Pull out every line in the entries below that contains the word "Taking" and copy each one in full. Count a line only if its capitalization matches.

════════

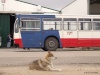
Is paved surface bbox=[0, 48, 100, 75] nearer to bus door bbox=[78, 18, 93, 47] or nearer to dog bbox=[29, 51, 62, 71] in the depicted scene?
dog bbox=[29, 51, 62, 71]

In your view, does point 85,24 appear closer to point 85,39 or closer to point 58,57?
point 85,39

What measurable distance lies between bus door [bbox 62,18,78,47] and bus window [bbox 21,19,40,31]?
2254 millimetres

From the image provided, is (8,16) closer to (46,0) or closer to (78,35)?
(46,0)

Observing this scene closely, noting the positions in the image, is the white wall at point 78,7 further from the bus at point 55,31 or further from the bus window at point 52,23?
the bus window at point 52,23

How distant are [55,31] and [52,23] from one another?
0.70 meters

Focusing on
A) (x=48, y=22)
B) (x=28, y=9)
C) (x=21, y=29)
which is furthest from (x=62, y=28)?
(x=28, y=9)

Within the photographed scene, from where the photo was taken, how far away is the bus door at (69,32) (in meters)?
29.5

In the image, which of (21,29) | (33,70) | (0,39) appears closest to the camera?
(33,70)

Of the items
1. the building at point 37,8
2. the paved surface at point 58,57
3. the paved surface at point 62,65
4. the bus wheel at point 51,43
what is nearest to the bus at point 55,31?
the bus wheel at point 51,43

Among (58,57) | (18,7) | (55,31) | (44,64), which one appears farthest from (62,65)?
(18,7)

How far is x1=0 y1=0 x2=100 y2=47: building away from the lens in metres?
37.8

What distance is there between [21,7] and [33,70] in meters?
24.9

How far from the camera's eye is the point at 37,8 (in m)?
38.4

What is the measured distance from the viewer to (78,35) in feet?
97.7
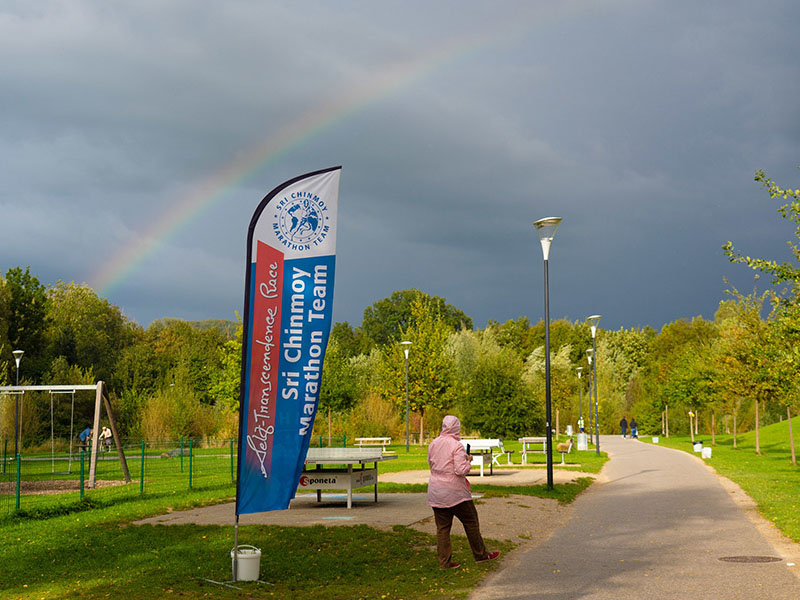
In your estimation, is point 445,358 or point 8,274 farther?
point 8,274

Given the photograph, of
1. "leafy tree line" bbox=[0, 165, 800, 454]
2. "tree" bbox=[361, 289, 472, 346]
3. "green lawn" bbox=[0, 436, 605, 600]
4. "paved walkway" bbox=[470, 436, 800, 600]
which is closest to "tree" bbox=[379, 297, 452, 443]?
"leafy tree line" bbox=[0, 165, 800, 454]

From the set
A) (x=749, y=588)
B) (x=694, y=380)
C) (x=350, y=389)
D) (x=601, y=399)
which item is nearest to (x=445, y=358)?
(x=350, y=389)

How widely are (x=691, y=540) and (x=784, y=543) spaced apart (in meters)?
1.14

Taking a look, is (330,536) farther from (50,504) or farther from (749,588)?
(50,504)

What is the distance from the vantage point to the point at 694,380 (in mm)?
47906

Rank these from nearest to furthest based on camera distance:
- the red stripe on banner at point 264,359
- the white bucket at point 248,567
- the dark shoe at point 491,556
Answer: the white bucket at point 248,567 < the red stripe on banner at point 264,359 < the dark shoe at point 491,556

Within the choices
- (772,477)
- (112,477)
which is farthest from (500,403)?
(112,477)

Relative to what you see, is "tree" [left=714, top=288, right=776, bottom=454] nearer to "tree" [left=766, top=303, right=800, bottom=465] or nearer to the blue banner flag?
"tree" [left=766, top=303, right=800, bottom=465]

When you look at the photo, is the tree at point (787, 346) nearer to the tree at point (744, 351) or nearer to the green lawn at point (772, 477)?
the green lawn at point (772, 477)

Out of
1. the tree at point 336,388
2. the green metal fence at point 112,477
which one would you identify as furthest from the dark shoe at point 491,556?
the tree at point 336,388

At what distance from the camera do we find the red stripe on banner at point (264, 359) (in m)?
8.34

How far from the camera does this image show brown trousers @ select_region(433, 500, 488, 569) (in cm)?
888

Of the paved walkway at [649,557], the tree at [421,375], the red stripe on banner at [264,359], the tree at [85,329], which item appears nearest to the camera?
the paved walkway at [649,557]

════════

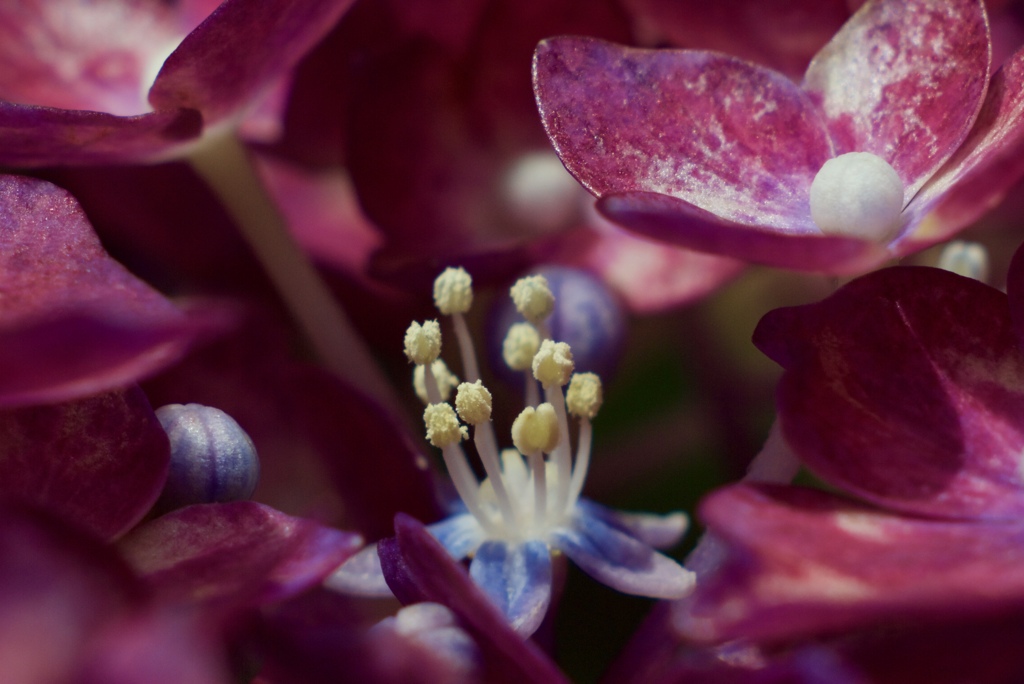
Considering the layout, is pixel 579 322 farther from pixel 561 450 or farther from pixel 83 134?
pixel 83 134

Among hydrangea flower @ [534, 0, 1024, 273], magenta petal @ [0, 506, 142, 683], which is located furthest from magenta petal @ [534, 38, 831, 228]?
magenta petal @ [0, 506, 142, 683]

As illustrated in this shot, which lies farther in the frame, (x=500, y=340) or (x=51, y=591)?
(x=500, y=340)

════════

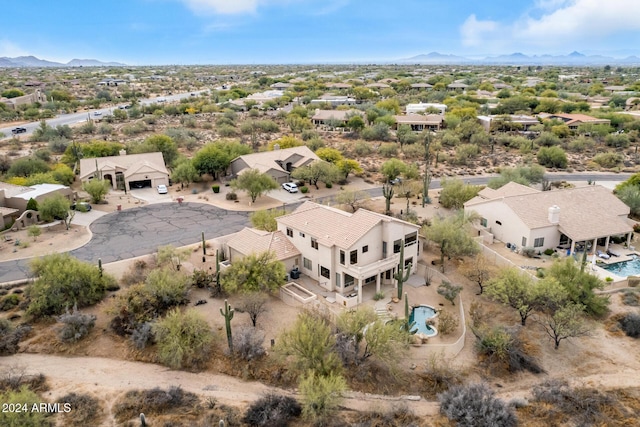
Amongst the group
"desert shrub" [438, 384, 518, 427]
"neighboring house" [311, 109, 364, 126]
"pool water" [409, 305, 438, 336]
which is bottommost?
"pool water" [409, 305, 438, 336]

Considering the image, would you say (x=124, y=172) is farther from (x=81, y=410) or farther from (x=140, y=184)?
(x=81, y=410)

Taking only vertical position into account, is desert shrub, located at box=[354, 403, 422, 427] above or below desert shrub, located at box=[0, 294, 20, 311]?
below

════════

- Exercise result
Taking a look, is (330,536) farther from (50,504) or farther from (749,588)?
Taking only vertical position into account, is desert shrub, located at box=[354, 403, 422, 427] above or below desert shrub, located at box=[0, 294, 20, 311]?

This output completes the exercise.